In der darauffolgenden Spielzeit gelang der Einzug in die Europa-League-Gruppenphase erneut. In der 2. Qualifikationsrunde zur UEFA Champions League 2015/16 bezwang man den FK Rudar Pljevlja, daraufhin musste man sich in der 3. Runde Celtic Glasgow knapp geschlagen geben. In der Play-off-Runde bezwang man den BSC Young Boys mit einem deutlichen Gesamtergebnis von 4:0. Mit Tottenham Hotspur, dem RSC Anderlecht und der AS Monaco bekam es Qarabağ mit relativ schwierigen Gegnern zu tun. Das spiegelte sich auch statistisch wider, da man mit nur vier Punkten nicht über den letzten Platz hinauskam.

In der Saison 2016/17 stieg Qarabağ zum dritten Mal in Folge in die Europa-League-Gruppenphase ein. Auch diesmal schied man – nach Weiterkommen gegen F91 Düdelingen – in der 3. Qualifikationsrunde zur Champions League aus. Diesmal scheiterte man aufgrund der Auswärtstorregel an Viktoria Pilsen. In der Play-off-Runde verlor man das Hinspiel gegen den IFK Göteborg mit 0:1, doch man konnte zuhause noch mit 3:0 gewinnen. In einer Gruppe mit der AC Florenz, PAOK Thessaloniki und Slovan Liberec konnte Qarabağ sieben Punkte sammeln. Das reichte aber nur für Platz 3 und das frühzeitige Aus.

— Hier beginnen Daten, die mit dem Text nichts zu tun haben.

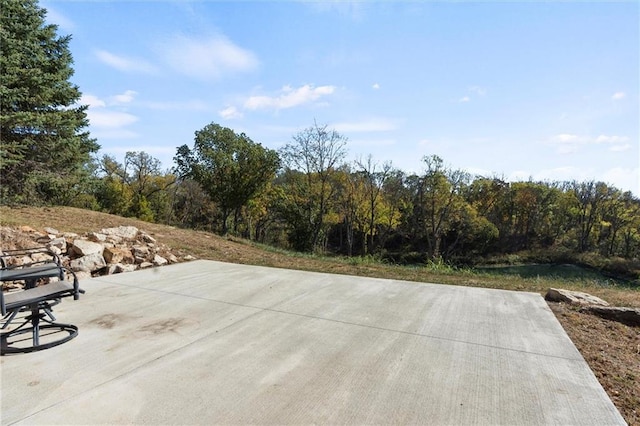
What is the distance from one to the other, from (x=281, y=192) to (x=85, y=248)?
71.4 feet

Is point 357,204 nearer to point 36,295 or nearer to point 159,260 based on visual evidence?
point 159,260

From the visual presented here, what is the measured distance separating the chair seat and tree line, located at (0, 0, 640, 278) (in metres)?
6.77

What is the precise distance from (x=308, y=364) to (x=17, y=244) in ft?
18.3

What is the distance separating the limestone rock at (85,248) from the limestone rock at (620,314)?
7337 mm

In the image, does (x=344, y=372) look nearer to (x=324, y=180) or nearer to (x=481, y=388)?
(x=481, y=388)

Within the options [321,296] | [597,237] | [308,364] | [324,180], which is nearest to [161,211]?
[324,180]

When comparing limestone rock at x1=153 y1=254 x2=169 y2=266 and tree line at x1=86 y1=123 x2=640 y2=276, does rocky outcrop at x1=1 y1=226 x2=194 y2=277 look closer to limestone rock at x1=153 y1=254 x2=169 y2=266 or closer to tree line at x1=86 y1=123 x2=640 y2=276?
limestone rock at x1=153 y1=254 x2=169 y2=266

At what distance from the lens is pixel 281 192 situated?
27.5m

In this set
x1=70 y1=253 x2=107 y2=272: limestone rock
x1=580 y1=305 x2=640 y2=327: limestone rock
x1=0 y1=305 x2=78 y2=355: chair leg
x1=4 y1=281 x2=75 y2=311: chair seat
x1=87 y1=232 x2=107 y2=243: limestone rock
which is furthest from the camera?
x1=87 y1=232 x2=107 y2=243: limestone rock

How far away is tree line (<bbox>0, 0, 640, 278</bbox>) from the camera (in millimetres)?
9797

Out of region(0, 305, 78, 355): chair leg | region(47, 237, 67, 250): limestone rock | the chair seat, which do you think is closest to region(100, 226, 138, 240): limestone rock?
region(47, 237, 67, 250): limestone rock

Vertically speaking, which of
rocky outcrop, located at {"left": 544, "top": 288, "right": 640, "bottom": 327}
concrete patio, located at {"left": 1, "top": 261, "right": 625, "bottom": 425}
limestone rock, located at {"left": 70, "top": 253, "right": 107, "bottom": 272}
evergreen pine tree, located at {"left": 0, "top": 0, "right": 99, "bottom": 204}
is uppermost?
evergreen pine tree, located at {"left": 0, "top": 0, "right": 99, "bottom": 204}

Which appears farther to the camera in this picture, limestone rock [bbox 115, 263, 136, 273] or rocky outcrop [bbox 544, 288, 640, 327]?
limestone rock [bbox 115, 263, 136, 273]

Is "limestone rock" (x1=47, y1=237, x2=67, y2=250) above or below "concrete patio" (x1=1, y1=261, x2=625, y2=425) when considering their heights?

Als erster aserbaidschanischer Verein erreichte der Klub 2017/18 nach drei überstandenen Qualifikationsrunden die Gruppenphase der Champions League. Nach Siegen über den FC Samtredia und Sheriff Tiraspol kam es in der Play-off-Runde zum Aufeinandertreffen mit dem FC Kopenhagen. Im Hinspiel konnte ein 1:0-Heimsieg eingefahren werden, das Rückspiel endete mit 2:1 aus Sicht der Kopenhagener. Damit gelang durch die Auswärtstorregel die Überraschung. In einer Gruppe mit dem FC Chelsea, Atlético Madrid und der AS Rom schied der Verein jedoch mit zwei Punkten und nur zwei erzielten Toren als Tabellenletzter aus.

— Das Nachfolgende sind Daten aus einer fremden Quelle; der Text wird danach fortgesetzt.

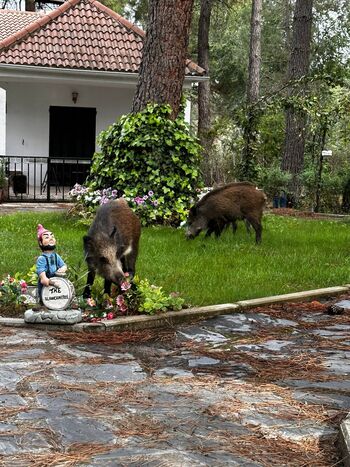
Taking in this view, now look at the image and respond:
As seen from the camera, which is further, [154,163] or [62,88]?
[62,88]

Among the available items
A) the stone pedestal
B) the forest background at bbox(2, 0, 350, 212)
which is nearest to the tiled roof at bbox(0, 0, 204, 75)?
the forest background at bbox(2, 0, 350, 212)

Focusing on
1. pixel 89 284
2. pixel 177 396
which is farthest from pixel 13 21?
pixel 177 396

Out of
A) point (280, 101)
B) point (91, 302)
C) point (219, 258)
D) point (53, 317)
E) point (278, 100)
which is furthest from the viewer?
point (278, 100)

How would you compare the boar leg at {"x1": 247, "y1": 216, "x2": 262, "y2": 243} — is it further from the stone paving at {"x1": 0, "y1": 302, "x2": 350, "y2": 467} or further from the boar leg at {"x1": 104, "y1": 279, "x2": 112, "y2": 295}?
the boar leg at {"x1": 104, "y1": 279, "x2": 112, "y2": 295}

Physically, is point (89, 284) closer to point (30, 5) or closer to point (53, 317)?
point (53, 317)

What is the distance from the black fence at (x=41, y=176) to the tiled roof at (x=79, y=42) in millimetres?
2796

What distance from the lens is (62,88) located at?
2228cm

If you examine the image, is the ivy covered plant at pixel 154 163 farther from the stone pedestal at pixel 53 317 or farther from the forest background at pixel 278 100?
the stone pedestal at pixel 53 317

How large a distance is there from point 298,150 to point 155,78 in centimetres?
972

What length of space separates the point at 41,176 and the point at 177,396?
56.5 ft

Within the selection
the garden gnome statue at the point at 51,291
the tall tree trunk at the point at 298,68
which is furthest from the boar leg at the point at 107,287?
the tall tree trunk at the point at 298,68

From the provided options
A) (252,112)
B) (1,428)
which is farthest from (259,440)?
(252,112)

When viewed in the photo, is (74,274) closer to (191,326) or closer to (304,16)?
(191,326)

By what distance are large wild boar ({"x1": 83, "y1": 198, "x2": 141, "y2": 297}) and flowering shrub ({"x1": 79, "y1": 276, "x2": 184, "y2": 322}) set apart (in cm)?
16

Auch 2018/19 spielte Qarabağ in der Gruppenphase der Europa League. In den Qualifikationsspielen der Champions League bezwang man NK Olimpija Ljubljana und FK Kukësi, woraufhin man knapp an BATE Baryssau scheiterte. Die Play-off-Runde wurde gegen Sheriff Tiraspol gewonnen, daraufhin ging es gemeinsam mit dem FC Arsenal, Sporting Lissabon und Worskla Poltawa in eine Gruppe. Mit nur einem Sieg und fünf Niederlagen wurde Qarabağ Letzter, was aber an der schlechteren Tordifferenz gegenüber jener von Worskla Poltawa liegt.

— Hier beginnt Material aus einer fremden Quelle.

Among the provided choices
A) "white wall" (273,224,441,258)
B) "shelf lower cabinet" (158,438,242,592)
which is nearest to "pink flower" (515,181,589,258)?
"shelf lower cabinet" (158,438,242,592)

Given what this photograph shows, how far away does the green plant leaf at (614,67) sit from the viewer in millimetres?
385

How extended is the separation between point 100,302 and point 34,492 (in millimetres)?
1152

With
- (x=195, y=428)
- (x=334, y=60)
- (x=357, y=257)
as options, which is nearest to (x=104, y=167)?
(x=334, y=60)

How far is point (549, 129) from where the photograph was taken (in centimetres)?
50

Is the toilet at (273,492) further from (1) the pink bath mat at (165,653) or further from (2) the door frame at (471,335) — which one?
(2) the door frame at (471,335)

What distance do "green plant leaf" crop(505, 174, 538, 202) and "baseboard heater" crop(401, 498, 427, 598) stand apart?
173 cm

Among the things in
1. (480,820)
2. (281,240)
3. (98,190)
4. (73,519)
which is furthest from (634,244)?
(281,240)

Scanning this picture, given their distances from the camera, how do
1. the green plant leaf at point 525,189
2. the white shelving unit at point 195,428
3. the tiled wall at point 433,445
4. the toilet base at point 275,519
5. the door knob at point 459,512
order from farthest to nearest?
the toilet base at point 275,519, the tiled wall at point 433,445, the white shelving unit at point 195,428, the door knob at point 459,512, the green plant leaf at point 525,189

Auch 2019/20 stellte sich die 3. Qualifikationsrunde zur Champions League als der Stolperstein für Qarabağ heraus. Nach Siegen über FK Partizani Tirana und Dundalk FC unterlag man APOEL Nikosia trotz Auswärtssieg. In der Play-off-Runde zur Europa League konnte man sich nur dank der Auswärtstorregel gegen Linfield FC durchsetzen. In der Gruppenphase traf man erneut auf APOEL, aber auch auf F91 Düdelingen und den späteren Wettbewerbssieger FC Sevilla. Mit fünf Punkten kam Qarabağ bloß zu Platz 3 und überstand damit die Gruppenphase wieder nicht.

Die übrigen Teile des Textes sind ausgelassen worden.